Les auteurs argumentent leur hypothèse d'un lien causal sur la base de l'observation d'une réduction de SG chez le singe sous haloperidol ou OLZ. Mais l'interprétation de ces données doit être mise en perspective. Il est peu probable que les AP soient neurotoxiques directement comme le montre les études sur tranches. L'effet passe plutôt par les conséquences comportementales d'un AP prescrit à un animal qui n'en avait pas besoin. En effet, un AP aux doses utilisées pour ces travaux entraine une apathie chez le singe. Il réduit l'exploration de son environnent, et ses interactions avec ses congénères. Bref, il vit dans un milieu appauvri en stimulations. Or la richesse du milieu est directement liée à l'épaisseur du cortex comme cela avait été montré chez le rat dès les années 60. Plus le rat est stimulé, ou a l'occasion de s'auto-stimuler, plus il fait des synapses et plus son cortex est épais... L'IRM capture ce même phénomène chez l'homme. Ainsi on observe une augmentation de la taille des hippocampes chez les apprentis taximen londoniens lorsqu'ils apprennent le plan de Londres. Ou encore, on observe un effet trophique de la préparation des examens chez les étudiants sur le réseau impliqué dans la mémorisation. Cet effet trophique est aussi valable pour l'exercice sportif... Bref, ces données animales ne permettent pas non plus de conclure à un effet neurotoxique des AP.

Au mieux peut-on conclure qu'il est préférable de prescrire la dose minimale efficace en phase de maintient et enrichir le milieu de nos patients (occupation, remédiation, travail...).

Cependant il existe bien une interaction dose AP x temps, mais elle concerne la SB. Plus la dose est élevée, plus le patient présente une réduction des la SB totale et lobaire, ainsi qu'une augmentation de la taille des ventricules.
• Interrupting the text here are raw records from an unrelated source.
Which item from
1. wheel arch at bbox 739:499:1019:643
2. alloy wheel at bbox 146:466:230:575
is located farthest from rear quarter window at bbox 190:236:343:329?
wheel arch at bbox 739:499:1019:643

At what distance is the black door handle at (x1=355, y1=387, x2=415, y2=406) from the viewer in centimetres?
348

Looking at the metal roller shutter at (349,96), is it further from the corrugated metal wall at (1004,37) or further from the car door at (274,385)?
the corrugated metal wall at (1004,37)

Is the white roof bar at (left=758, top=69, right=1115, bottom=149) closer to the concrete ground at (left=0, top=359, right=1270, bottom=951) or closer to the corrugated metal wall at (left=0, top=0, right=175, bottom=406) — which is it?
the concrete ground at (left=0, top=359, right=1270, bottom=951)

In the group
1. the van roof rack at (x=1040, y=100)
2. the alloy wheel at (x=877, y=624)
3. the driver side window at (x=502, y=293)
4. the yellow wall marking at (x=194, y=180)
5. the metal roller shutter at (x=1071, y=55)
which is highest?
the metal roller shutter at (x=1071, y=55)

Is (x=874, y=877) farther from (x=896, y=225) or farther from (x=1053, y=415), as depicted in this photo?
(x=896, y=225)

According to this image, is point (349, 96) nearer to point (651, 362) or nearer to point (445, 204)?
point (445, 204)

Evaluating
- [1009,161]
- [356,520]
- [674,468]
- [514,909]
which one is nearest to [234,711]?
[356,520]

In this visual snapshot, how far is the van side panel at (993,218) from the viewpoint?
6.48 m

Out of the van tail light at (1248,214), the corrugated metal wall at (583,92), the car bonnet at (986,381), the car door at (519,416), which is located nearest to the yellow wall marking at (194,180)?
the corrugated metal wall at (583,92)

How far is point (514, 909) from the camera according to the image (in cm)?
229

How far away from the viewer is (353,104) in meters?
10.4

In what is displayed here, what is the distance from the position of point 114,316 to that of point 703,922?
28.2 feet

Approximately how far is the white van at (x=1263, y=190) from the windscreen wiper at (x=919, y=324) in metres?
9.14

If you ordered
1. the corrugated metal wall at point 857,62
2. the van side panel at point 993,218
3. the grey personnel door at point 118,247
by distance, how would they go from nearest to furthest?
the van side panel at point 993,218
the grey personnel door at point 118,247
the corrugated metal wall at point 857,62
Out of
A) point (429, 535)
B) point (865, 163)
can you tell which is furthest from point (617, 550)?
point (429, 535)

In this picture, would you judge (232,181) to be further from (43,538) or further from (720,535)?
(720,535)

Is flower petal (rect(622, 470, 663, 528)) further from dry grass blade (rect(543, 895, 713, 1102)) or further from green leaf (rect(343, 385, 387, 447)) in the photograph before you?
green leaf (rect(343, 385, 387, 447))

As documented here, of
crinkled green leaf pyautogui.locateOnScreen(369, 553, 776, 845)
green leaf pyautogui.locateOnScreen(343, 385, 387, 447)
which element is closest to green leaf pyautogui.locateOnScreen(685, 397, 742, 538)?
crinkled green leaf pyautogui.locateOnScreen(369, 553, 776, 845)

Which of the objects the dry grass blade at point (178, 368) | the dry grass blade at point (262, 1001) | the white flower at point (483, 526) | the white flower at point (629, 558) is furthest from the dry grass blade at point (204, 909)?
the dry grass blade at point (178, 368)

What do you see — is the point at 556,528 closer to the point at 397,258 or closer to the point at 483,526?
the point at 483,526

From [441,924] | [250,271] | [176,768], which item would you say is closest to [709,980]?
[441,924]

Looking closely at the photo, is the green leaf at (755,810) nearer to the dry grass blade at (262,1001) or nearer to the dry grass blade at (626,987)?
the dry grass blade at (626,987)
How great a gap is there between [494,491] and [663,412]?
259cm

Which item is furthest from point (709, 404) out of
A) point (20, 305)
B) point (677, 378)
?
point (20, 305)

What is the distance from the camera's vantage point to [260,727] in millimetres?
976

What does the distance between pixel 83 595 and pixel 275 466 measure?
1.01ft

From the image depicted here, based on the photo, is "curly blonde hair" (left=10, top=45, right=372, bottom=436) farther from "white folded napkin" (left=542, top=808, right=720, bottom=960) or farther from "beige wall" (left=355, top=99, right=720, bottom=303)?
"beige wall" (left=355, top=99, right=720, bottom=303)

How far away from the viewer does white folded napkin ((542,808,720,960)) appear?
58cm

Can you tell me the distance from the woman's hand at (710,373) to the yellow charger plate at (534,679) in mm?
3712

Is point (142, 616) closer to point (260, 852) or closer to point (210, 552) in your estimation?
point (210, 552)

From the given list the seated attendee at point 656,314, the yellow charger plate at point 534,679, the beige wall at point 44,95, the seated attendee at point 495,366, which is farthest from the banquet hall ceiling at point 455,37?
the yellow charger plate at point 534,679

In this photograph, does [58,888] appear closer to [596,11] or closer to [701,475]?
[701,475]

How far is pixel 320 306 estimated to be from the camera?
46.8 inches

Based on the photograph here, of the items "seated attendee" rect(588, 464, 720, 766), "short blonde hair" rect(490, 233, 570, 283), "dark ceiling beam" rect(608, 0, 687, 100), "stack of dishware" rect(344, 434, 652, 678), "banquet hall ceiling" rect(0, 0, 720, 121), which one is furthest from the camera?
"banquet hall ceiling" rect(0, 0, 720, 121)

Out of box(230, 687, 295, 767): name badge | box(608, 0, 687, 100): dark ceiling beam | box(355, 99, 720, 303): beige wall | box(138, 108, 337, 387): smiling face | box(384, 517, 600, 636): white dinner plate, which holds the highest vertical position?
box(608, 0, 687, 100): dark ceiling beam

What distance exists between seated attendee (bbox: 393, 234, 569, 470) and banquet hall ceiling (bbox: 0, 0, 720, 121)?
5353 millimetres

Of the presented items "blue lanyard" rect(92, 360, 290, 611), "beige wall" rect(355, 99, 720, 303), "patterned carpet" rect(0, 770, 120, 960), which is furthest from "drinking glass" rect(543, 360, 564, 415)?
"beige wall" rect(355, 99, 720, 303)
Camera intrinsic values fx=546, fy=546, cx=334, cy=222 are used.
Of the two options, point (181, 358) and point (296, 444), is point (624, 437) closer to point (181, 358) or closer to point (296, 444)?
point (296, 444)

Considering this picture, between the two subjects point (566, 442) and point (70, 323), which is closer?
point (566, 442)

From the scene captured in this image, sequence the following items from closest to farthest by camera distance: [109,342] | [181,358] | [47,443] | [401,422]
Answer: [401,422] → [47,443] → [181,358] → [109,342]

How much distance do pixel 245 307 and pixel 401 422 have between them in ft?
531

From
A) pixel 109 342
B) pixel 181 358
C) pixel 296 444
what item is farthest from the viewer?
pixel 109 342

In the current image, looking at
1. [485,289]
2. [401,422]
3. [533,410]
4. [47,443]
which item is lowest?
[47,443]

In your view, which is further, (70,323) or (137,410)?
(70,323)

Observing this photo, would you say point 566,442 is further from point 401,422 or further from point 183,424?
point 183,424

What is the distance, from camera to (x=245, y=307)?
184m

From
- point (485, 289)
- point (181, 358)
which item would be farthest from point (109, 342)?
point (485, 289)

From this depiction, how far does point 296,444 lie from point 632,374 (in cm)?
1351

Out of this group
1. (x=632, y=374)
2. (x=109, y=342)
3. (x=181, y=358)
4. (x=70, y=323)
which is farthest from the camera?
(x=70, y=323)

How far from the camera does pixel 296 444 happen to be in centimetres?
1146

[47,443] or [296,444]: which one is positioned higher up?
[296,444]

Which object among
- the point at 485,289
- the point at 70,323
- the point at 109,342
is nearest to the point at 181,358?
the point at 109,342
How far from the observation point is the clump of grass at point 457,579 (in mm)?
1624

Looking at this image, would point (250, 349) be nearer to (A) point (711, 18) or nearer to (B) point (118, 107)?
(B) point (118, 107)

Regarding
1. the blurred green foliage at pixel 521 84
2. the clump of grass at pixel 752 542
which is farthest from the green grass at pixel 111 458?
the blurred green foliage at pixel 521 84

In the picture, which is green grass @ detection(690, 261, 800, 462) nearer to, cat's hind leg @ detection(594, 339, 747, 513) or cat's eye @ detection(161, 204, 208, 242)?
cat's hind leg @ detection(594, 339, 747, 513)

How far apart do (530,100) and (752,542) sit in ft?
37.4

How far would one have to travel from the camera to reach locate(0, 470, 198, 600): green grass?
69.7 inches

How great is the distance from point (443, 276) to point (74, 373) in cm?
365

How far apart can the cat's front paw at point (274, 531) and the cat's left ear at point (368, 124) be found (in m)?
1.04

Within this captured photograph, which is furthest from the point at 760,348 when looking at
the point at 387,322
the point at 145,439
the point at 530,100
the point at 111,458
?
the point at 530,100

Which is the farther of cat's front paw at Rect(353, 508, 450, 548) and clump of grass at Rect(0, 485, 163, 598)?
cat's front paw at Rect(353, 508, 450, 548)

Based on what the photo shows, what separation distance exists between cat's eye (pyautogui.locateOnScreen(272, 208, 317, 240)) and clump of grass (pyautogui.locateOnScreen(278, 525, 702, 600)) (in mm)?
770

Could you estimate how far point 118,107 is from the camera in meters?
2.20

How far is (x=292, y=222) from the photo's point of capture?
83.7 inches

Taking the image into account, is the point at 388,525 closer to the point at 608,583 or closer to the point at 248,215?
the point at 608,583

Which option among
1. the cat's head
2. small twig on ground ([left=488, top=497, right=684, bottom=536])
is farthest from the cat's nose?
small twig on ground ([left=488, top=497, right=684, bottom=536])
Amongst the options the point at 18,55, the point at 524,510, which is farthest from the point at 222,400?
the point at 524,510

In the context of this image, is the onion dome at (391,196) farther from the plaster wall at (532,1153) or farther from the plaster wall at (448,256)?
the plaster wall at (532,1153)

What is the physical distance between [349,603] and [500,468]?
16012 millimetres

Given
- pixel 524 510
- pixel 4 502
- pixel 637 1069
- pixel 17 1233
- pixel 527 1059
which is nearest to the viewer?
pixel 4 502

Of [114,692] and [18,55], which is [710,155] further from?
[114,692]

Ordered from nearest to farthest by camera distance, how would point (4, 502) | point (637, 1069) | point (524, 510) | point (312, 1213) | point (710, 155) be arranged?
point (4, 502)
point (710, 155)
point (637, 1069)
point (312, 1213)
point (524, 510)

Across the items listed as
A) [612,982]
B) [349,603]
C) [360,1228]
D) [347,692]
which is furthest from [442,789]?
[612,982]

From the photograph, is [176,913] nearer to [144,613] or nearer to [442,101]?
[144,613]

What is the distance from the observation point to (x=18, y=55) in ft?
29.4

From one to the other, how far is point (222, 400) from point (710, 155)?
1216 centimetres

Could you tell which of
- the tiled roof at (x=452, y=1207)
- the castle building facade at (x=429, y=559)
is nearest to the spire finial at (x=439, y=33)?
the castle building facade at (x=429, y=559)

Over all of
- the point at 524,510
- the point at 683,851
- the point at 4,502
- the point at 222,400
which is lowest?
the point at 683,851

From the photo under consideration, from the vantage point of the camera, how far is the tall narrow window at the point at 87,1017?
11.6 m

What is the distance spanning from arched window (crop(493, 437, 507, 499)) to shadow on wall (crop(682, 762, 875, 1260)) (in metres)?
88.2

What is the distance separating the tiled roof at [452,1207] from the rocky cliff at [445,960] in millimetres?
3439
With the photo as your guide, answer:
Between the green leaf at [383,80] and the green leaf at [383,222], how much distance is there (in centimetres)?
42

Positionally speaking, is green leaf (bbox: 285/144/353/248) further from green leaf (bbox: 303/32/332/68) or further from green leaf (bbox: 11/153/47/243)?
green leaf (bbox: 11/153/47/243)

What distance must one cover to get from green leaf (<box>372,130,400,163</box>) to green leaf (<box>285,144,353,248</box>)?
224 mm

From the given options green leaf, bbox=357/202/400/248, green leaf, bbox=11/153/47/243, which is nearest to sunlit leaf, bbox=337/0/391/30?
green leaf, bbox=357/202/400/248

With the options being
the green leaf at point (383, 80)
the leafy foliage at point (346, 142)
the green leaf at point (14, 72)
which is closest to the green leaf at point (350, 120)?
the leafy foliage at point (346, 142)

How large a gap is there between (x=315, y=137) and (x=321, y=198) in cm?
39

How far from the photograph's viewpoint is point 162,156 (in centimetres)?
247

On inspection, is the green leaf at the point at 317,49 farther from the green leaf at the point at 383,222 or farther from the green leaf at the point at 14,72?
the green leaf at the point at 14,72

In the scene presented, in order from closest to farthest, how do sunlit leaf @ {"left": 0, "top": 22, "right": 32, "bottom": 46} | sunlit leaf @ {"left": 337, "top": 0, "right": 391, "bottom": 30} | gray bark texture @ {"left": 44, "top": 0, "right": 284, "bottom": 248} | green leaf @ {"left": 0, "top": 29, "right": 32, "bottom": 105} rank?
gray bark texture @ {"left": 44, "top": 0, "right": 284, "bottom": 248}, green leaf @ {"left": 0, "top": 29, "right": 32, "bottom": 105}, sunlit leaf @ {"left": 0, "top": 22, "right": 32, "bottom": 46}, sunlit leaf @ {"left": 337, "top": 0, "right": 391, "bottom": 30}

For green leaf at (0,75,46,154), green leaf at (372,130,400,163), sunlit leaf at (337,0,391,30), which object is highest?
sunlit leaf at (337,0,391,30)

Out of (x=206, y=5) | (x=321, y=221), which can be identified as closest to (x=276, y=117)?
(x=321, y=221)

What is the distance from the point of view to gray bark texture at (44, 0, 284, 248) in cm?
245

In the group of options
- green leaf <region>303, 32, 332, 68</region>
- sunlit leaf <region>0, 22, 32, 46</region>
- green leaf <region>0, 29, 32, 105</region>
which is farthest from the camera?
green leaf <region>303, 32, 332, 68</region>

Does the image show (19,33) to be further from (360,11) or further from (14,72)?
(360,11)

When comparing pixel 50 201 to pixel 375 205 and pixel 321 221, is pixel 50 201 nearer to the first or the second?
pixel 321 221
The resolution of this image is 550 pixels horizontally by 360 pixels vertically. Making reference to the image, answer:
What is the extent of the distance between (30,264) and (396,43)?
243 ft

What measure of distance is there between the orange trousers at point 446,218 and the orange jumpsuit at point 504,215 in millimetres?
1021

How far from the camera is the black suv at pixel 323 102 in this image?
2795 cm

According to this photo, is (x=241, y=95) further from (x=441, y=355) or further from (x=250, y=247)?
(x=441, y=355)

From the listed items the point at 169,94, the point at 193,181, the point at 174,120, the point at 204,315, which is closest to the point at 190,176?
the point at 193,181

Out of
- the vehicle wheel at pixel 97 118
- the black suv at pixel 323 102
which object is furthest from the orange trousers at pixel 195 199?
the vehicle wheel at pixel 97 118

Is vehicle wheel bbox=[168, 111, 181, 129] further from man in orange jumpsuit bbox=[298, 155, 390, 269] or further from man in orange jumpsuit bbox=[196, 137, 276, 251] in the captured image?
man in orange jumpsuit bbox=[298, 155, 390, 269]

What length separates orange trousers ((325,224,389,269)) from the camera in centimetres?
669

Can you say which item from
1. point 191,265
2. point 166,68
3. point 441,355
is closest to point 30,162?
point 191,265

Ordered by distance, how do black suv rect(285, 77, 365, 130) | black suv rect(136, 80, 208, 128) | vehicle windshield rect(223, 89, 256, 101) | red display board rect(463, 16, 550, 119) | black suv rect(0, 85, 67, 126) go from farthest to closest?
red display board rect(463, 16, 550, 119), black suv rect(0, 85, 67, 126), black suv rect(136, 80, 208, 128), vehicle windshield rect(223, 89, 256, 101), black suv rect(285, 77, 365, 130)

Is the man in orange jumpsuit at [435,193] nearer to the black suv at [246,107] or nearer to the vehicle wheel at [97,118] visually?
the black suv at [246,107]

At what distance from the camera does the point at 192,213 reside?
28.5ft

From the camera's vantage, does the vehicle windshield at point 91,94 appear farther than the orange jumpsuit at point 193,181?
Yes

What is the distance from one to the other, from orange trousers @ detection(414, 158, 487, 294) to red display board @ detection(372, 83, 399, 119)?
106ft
Ce résultat totalement inattendu n'est ni exploré plus avant, ni discuté par les auteurs, alors que sa significativité dépasse allègrement celle de l'effet transversal des AP sur la substance grise. En neurologie, les atteinte de la SB hors cause inflammatoire, sont surtout le fait de troubles vasculaires. Le syndromes métabolique n'est pas du tout évalué dans cette étude, de sorte que l'hypothèse la plus raisonnable serait que les patients sous fortes doses aient plus de risque de développer un syndrome métabolique (diabète, obésité...), et donc plus de lésion de la SB. Cela va dans le sens des anomalies cognitives de type sous-corticale observées dans l'obésité, que celle-ci se développe chez le sujet normal ou un patient schizophrène. Cela aussi plus compatible avec l'accroissement des risques d'AVC chez les patients (âgés) sous AP.

 

La prudence devrait donc nous amener à considérer l'importance de l'éviction du syndrome métabolique pour la protection à long terme du capital cognitif (et de la SB) de nos patients.

 

Ho et coll. Long-term antipsychotic treatment and brain volumes: a longitudinal study of first-episode schizophrenia. Arch Gen Psychiatry. 2011, 68:128-137.